Most would readily admit that growing up demands a difficult balance between adhering to established societal norms and asserting one’s individuality. Such is the case for both this building and its context. The building’s exterior form respects – indeed maximizes – new zoning envelope regulations designed to achieve a middle-scaled residential typology amidst the existing mix of single-family homes, industrial buildings, and big box stores of South Quincy.

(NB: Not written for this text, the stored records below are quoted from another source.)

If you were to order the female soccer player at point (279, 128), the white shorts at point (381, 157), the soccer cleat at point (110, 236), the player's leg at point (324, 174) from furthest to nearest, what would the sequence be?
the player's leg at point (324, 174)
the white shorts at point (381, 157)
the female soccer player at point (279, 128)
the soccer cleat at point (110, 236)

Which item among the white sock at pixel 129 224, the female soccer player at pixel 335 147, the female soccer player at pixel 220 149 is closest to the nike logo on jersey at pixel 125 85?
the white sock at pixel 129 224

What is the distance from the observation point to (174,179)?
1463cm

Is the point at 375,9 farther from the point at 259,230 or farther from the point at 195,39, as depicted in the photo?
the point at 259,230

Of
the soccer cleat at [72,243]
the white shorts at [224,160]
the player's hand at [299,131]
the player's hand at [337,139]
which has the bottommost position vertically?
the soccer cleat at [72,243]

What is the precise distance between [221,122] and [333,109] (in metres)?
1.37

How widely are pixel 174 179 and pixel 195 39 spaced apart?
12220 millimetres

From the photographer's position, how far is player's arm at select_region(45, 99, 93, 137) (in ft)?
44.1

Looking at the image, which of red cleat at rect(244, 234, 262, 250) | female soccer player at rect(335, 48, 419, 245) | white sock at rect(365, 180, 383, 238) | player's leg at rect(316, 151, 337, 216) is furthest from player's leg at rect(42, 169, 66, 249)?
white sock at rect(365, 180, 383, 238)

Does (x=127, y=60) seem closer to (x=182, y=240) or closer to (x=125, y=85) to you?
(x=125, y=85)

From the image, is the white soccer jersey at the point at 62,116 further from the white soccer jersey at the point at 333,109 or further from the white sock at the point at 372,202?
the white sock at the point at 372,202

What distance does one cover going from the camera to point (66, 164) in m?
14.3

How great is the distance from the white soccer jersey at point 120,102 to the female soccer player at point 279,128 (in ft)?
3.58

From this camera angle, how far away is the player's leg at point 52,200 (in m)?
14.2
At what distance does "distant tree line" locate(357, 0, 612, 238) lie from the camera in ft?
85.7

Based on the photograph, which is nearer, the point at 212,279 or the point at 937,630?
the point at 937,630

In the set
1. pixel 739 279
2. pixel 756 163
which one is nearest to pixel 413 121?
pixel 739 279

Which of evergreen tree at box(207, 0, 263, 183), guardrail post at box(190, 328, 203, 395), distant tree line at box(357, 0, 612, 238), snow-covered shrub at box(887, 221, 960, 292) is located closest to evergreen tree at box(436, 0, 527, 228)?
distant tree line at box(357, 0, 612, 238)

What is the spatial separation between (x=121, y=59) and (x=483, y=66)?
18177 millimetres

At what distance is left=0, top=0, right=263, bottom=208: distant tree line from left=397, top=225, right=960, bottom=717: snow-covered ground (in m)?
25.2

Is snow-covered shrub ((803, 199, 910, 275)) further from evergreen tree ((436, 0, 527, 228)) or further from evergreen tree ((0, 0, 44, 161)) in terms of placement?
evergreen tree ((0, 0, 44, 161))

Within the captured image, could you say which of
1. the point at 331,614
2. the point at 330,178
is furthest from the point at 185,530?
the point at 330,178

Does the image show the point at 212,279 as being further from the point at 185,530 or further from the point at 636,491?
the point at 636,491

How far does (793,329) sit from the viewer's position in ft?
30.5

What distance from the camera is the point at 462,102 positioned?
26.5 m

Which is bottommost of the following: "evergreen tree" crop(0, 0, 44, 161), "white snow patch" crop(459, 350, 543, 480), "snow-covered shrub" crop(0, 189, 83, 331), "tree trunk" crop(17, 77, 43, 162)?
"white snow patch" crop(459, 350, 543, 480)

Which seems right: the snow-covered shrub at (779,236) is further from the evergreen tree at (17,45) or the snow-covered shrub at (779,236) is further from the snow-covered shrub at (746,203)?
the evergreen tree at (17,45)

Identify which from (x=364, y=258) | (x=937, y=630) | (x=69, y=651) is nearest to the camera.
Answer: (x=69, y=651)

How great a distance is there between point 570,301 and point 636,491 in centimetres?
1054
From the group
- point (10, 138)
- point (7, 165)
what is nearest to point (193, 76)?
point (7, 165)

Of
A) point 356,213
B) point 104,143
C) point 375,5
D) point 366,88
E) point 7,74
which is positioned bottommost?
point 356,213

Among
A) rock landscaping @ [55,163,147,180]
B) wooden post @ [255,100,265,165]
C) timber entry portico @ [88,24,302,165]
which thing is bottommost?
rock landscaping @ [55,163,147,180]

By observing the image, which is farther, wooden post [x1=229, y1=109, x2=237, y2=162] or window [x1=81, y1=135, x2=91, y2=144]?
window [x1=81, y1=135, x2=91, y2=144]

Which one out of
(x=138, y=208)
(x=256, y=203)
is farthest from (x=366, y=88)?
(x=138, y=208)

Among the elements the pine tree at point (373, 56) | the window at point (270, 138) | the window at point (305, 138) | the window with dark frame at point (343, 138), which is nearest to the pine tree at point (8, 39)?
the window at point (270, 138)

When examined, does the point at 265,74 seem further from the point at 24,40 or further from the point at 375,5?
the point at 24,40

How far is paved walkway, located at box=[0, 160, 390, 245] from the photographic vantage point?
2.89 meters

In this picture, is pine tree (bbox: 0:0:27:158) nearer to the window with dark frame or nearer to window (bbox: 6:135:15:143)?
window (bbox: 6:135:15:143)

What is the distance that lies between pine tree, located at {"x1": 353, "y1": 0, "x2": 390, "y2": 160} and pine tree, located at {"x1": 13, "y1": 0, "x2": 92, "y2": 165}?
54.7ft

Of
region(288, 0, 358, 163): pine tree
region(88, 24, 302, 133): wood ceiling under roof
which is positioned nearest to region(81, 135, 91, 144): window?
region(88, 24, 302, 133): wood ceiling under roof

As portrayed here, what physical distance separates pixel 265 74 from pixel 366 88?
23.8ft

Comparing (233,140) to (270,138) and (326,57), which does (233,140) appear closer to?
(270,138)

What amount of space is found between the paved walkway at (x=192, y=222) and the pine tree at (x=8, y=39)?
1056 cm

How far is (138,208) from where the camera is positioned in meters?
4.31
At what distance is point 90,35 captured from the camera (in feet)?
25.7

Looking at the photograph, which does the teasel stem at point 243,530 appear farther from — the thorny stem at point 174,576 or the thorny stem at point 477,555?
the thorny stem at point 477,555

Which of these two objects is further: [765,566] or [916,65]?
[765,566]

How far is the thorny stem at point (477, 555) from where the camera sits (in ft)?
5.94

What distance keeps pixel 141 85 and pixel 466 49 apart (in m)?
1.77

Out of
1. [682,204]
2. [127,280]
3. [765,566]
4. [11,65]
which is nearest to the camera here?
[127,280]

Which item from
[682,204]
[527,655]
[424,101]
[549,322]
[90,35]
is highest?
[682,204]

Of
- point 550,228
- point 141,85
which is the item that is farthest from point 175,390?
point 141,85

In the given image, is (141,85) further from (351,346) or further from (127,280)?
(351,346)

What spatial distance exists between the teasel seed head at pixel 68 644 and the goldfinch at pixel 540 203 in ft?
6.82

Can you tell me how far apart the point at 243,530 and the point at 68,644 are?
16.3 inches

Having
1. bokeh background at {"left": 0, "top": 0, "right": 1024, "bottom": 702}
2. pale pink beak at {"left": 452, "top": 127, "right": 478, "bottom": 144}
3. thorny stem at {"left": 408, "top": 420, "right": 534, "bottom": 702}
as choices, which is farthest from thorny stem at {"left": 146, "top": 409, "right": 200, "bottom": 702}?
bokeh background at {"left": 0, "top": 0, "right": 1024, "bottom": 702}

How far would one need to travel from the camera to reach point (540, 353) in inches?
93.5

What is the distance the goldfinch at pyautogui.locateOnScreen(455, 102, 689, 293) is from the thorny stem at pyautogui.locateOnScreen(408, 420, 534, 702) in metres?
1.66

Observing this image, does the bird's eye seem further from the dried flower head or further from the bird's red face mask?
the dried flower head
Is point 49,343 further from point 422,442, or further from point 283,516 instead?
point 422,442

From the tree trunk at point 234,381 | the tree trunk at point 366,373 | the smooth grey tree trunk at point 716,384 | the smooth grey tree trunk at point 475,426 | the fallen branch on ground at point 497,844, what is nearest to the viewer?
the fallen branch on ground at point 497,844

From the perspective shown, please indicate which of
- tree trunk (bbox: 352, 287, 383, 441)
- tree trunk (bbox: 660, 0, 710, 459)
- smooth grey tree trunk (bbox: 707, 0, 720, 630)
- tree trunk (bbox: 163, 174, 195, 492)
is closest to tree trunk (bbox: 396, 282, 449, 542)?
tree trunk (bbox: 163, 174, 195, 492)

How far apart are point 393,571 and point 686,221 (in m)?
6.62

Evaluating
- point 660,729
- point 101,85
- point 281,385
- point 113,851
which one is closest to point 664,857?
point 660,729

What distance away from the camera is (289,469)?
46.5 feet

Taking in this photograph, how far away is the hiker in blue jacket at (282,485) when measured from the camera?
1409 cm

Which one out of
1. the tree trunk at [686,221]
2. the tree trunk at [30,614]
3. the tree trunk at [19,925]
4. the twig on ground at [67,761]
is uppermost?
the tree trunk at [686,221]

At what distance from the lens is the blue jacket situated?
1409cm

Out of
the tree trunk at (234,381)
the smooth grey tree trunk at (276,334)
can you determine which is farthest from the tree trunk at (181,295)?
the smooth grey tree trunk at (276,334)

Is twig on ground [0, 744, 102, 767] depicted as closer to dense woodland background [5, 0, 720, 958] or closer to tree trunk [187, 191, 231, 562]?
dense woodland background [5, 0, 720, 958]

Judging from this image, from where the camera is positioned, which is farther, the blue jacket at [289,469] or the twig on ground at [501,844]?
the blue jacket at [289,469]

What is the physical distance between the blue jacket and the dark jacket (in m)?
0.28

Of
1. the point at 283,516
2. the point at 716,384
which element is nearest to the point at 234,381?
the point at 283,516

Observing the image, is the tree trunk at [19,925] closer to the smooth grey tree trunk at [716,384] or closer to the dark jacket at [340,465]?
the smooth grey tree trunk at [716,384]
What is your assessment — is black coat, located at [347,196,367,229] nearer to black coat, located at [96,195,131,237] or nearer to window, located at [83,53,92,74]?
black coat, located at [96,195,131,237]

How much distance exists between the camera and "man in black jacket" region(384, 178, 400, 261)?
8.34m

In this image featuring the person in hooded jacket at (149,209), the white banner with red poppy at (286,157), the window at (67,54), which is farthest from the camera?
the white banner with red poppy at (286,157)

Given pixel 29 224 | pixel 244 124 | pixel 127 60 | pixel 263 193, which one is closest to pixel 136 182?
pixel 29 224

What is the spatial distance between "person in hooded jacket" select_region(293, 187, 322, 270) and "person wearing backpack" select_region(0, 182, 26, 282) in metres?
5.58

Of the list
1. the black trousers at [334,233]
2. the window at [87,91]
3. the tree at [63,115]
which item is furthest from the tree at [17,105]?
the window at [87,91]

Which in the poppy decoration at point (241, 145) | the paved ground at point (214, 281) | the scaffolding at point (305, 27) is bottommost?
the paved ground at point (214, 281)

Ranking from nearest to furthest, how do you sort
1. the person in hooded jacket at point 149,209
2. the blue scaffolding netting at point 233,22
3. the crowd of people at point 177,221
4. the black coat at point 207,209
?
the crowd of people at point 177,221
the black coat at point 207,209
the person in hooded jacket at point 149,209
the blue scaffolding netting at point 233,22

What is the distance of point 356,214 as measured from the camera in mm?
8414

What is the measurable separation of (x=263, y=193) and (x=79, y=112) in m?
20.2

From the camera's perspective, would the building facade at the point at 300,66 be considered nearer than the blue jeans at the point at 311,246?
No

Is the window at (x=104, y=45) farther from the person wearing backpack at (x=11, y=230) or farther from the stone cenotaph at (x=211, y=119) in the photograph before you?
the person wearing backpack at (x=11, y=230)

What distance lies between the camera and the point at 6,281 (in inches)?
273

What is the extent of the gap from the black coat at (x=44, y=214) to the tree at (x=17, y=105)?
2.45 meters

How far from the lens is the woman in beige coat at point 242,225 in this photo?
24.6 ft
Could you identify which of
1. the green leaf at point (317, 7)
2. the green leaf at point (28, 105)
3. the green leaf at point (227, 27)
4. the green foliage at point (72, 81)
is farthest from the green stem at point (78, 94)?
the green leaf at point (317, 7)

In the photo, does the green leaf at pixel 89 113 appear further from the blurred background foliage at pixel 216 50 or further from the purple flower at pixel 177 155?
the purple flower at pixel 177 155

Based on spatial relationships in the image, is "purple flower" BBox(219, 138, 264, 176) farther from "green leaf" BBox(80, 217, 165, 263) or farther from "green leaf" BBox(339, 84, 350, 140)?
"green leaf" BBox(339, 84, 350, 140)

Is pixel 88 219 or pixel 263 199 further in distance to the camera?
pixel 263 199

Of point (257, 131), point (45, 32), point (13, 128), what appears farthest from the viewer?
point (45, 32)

Content to adopt a typical profile, its contents are anything but. A single vertical circulation core and ground level corridor grants access to the garages and six corresponding units above. Strategic stacking and interlocking of these residential volumes allow for generous loft layouts that feature double-height living areas. While roughly equivalent in square footage, the units distinguish themselves externally in unique window layouts and outdoor spaces. Carved from the form in an homage to the stone yard that previously occupied the parcel, recessed balconies register the building’s complexity and provide glimpses into its inner life. Illuminated by night, the balconies’ bright green cladding contrasts with warm red cedar siding by day. Even as it may gray with age we can be assured the building will retain an idiosyncratic vibrance. Like the bouncing balcony subtractions and window patterns above, garage doors – labeled with a seemingly disordered set of supergraphic numbers – hint at the interior irregularity even as their rhythm remains consistent.
Just as it is singular and special, the loft building is also a replicable typology that – with inevitable mutations – might serve as a model for the ongoing growth of the neighborhood. In acknowledging Quincy’s past while looking to its future, the building’s strange familiarity may in fact spawn a family of similar types.